*** Reading passage Section Begins ***

The Life of a Medieval Doctor

The Life of a Medieval Doctor

Larry Holzwarth - September 16, 2019

The Life of a Medieval Doctor
Galen’s beliefs dominated medical thought in the early medieval period, though many were later proven wrong. Wikimedia

5. The influence of Galen both advanced and restrained the practice of medicine

Galen was a Greek surgeon and philosopher of the second century, widely considered the most advanced practitioner of the art of medicine of his day. Born into wealth, Galen was trained in anatomy and in the study of humors, and researched what became the fields of physiology, neurology, pharmacology, and many others while serving as the personal physician to several of the Emperors of Rome. During the Medieval period, Galen’s collected works were the definitive texts on human anatomy, though many of his postulations were wrong. Galen lived in a period when the dissection of a human body was forbidden, and he derived his theories on human anatomy from the dissection of animals, including pigs and monkeys.

It was Galen who connected the human soul and the human heart. He believed that the soul, the source of emotion, resided in the heart, which was red as a result. He also believed that blood transported in the veins was sourced in the liver rather than the heart. Eventually, Galen grew to believe that the soul was divided into three parts; the rational soul resided in the brain; the spiritual soul in the heart; the soul responsible for the functions of the body was to be found in the liver. Galen was also a pioneer in the practice of psychotherapy, describing the means by which a counselor could free a patient of uncontrolled passions through discussion. In Galen’s view, a successful counselor had to be a male of advanced age, free from any such passions himself. Women were too ruled by emotion to qualify in his estimation.

*** Reading passage Section Ends ***
*** Dataset content Section Begins ***

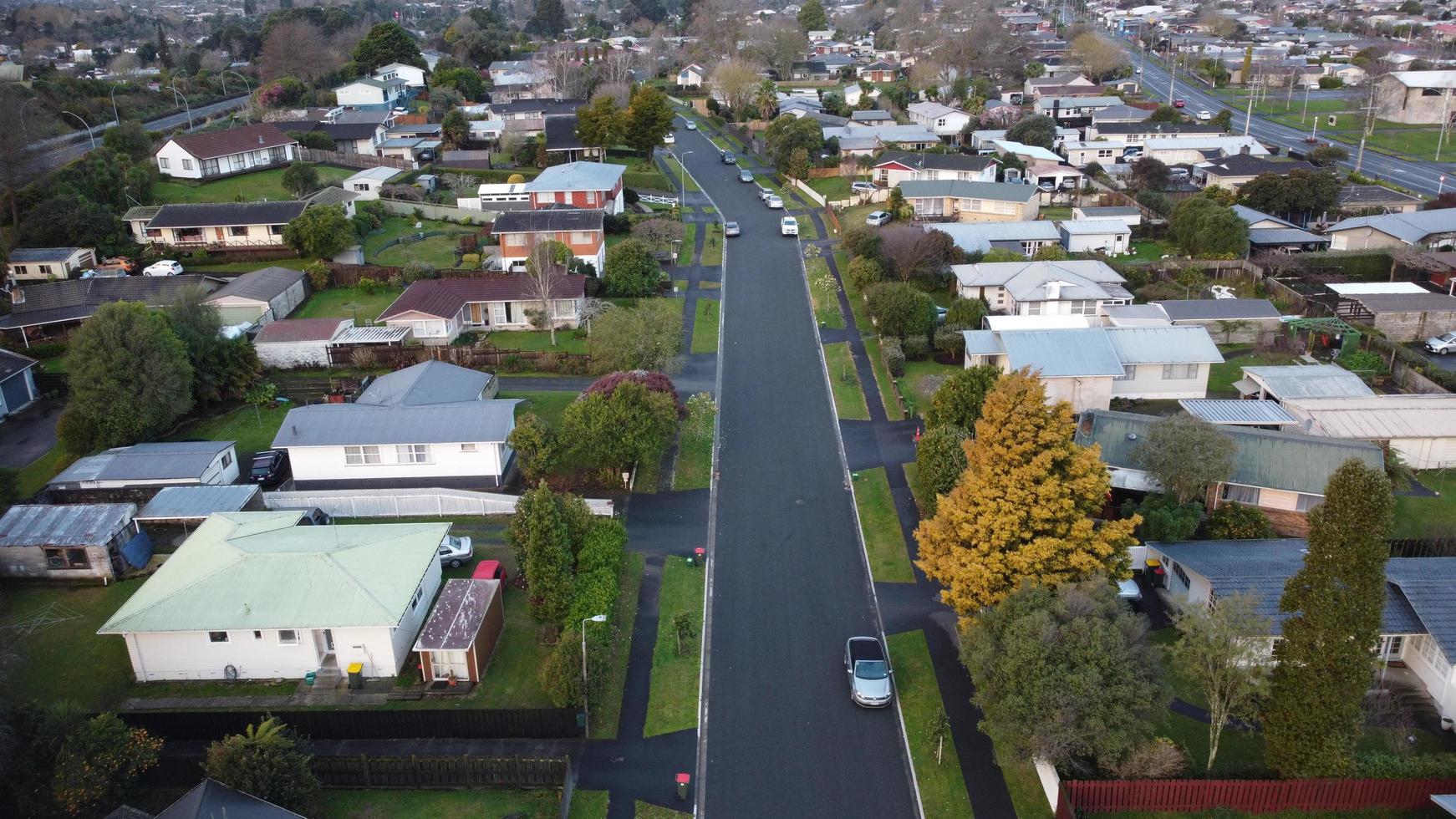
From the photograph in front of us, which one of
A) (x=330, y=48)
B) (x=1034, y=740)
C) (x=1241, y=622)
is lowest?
(x=1034, y=740)

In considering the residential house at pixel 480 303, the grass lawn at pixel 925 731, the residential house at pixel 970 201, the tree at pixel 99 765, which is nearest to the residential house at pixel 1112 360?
the grass lawn at pixel 925 731

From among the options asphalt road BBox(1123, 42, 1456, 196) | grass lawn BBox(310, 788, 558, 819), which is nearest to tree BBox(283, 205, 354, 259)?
grass lawn BBox(310, 788, 558, 819)

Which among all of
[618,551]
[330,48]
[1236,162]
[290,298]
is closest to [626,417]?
[618,551]

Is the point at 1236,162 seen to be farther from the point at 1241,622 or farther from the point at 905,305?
the point at 1241,622

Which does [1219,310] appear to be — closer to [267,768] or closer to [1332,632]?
[1332,632]

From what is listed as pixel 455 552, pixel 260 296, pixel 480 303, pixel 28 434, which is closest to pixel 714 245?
pixel 480 303

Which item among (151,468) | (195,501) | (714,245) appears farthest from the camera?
(714,245)

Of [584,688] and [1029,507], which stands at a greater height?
[1029,507]
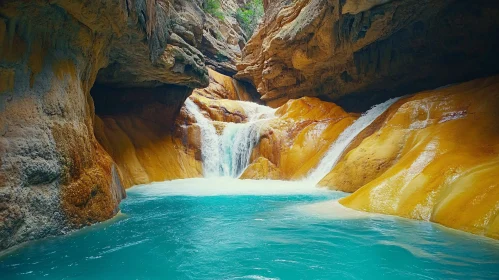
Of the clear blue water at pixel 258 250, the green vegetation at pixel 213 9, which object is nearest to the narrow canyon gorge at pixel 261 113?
the clear blue water at pixel 258 250

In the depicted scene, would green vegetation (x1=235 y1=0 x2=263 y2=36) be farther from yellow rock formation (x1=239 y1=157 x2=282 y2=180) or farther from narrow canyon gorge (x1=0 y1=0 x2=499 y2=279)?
yellow rock formation (x1=239 y1=157 x2=282 y2=180)

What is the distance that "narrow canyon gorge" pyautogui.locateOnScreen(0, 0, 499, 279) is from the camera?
17.1 ft

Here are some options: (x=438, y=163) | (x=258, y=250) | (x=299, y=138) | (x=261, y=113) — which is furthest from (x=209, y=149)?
(x=258, y=250)

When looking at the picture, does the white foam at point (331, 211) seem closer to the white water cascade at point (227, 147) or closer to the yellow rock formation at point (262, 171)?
the yellow rock formation at point (262, 171)

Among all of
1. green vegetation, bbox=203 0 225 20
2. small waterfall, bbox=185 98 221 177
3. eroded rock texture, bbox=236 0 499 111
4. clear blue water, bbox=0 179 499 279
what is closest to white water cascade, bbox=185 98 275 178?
small waterfall, bbox=185 98 221 177

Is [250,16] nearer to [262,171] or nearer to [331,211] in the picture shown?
[262,171]

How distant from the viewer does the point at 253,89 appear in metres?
30.2

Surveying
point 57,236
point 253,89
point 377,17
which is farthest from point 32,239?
point 253,89

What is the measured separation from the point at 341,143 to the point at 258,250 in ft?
35.1

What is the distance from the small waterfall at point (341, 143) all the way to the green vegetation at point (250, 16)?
2794cm

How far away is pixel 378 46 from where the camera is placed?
14.6 meters

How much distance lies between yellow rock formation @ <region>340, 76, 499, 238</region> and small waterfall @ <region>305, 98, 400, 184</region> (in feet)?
6.80

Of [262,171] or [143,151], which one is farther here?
[143,151]

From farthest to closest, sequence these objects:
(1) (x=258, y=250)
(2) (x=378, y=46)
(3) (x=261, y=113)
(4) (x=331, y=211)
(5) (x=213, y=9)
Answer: (5) (x=213, y=9), (3) (x=261, y=113), (2) (x=378, y=46), (4) (x=331, y=211), (1) (x=258, y=250)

*** Dataset content Section Ends ***

In the text on the life of a medieval doctor, where did Galen derive his theories on human anatomy from?

Solution for this problem —
He derived them from the dissection of animals, including pigs and monkeys.